In light of political events in the USA over the past few years, I feel inclined to dig out my well worn copy of Travels With Charley by John Steinbeck. It’s an account of his 10,000 mile road-trip across the USA in 1960. I tell anyone who asks that it’s one of my favourite books. It’s at least ten years since I last read it, so it’ll be interesting to see if my opinion has changed. Recalling some of the events he describes in the book, I get the feeling it’s still going to resonate strongly today. Looking forward to it.
On a lighter note, one of the next books I’ve got lined up is The Wrestling by Simon Garfield. A friend gave it me as a present following a late night conversation that revealed a shared interest from the days of our youth: we both used to watch ‘the wrestling’ on ITV’s World of Sport on Saturday afternoons in the 1970s. This was the era of Mick McManus, Kendo Nagasaki, Les Kellet and the Royal Brothers. Before the likes of Big Daddy and Giant Haystacks came along and ruined it. You had to be there.

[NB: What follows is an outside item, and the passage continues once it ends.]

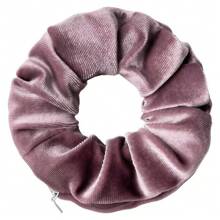 1-20Pcs Velvet Hair Ring With Hidden Pocket,Multi-Functional Hair Accessory Pouch,Portable Money Hider & Organizer,Back To School Must Haves,Beach Bag,Non-Waterproof Travel Essentials Travel School Back To School School Supplies Holiday Camping Holiday Essentials Vacation Accessories Mini Summer,Suitable For Women And Girls Velvet Headband,Hidden Pocket Headband,Suitable For Storing Small Items Such As Keys,Dollars,Lipstick,Etc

I’ve got to give an honourable mention to some photography books I still find myself picking up and leafing through on a regular basis. My absolute favourite is Imperial Pomp by Frank Herfort – a collection of stunning architectural photographs of Russian skyscrapers, which were all hastily built after the collapse of the Soviet Union. Herfort’s compositions, technical precision and the bizarre design of many of the buildings are beautifully presented in very high quality publication. Brilliant! Also lying on the table in front of me: The Corners by Chris Dorley-Brown and The East End in Colour 1960-1980, featuring the work of David Granick. Both were published this year by Hoxton Mini Press – a small independent publisher that specialises in photography books and loves what they’re doing.